Ayçiçeğinde günlük 5 ton, sabunda haftada 20 ton üretme kapasitesine sahip fabrika baştan aşağıya yenileniyor. Ahmet Küçükbay, babasının kendisine verdiği bu görevi de kısa sürede tamamlayıp, yine ailenin 'bir an önce kararıyla' vatani görevini yerine getirmek üzere Hacılarkırı'ndaki birliğine teslim oluyor. Bir solukta geçen askerlik yılları, sene 1980.
Ahmet Küçükbay, askerden döndüğü gibi izin bile yapmadan kendisini fabrikanın satış bölümünde çalışırken buluyor. İşler hızla ilerliyor. Baba Küçükbay'ın niyeti, kısa sürede pazarlamadan çekilerek, tüm işleri büyük oğlu Ahmet Küçükbay'a devretmek; ayrıca küçük oğlu Halil Küçükbay'ı da, onun yetiştirmesini sağlamak. Zaman içinde hepsi gerçekleşiyor. Akif Küçükbay aktif iş hayatından çekiliyor. Bugünlerde Orkide'nin tüm üretim süreçlerinin başında bulunan Halil Küçükbay'ı da, ağabeyi yetiştiriyor. 1984'te fabrikaya zeytinyağı kontinü tesisi kuran ve 100 tonluk bir rafine üretim tesisini devreye alan Küçükbay Ailesi, bayilik çalışmalarına hız vererek, Orkide markasıyla, Türkiye geneline mal satmaya başlıyor.
***

Sonuçta 25 - 30 kişiyle başlayan sanayicilik maratonu, yıllar içinde Orkide'yi günlük 1500 ton üretim kapasitesiyle, sürekli yenilenen yatırımlarıyla, Türkiye'nin en bilinen markalarından biri, en güvenilir şirket konumuna getiriyor. Ahmet Küçükbay'ın 2004 yılında ilerleyen yaşlarda vefat eden sevgili babasından aldığı en önemli iş felsefesi ise "Borçsuz büyümek."

== Görev listesi ==
A: Okuma metninde "Ayçiçeğinde günlük 5" ifadesinden "yılları, sene 1980." ifadesine kadar olan bölümü, "20 ton" yerine "30 ton" koyarak yeniden yazın.
B: Okuma metnine göre Küçükbay Ailesi 1984'te fabrikada hangi tesisleri kurup devreye aldı?
Satırların bu çalışmada hiçbir işlevi yoktur.

[Kaynak veri]
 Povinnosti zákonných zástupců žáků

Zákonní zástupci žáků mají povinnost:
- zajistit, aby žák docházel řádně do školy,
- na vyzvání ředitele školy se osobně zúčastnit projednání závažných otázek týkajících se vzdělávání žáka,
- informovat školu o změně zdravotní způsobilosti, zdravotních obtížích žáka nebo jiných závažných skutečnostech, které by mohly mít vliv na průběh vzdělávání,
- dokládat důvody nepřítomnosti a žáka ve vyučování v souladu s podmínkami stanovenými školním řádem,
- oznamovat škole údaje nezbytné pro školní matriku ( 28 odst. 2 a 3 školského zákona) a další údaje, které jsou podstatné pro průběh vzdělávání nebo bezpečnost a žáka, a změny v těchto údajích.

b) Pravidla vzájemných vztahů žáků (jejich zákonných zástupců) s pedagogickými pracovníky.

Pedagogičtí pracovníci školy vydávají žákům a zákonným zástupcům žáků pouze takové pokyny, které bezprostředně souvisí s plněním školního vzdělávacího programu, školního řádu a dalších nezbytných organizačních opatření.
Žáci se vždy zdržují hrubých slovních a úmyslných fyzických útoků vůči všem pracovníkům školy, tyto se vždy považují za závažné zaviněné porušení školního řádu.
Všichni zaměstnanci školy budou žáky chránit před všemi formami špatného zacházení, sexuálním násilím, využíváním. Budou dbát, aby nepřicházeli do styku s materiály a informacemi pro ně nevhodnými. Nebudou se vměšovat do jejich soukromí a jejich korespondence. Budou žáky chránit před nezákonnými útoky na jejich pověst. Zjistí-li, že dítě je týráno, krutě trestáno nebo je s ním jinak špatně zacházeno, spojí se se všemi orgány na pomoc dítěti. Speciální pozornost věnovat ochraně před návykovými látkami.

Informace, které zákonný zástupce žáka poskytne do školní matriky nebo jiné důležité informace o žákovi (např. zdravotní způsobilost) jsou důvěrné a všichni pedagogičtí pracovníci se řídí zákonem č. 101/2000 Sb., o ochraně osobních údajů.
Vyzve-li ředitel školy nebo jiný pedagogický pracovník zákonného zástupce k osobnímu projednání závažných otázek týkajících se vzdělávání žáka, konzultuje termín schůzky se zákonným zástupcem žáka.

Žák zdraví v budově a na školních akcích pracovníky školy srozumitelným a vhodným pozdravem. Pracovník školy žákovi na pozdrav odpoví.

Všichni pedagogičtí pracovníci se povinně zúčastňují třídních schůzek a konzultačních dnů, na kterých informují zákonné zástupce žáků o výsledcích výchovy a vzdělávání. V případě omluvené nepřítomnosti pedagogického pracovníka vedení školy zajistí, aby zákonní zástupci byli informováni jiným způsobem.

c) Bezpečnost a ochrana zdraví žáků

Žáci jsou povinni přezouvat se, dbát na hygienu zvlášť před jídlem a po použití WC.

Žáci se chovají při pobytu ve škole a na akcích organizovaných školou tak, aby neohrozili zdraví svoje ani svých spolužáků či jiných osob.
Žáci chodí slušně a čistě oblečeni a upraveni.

== Görev yanıtları ==
A:
Ayçiçeğinde günlük 5 ton, sabunda haftada 30 ton üretme kapasitesine sahip fabrika baştan aşağıya yenileniyor. Ahmet Küçükbay, babasının kendisine verdiği bu görevi de kısa sürede tamamlayıp, yine ailenin 'bir an önce kararıyla' vatani görevini yerine getirmek üzere Hacılarkırı'ndaki birliğine teslim oluyor. Bir solukta geçen askerlik yılları, sene 1980.

B: Fabrikaya bir zeytinyağı kontinü tesisi kurdu ve 100 tonluk bir rafine üretim tesisini devreye aldı.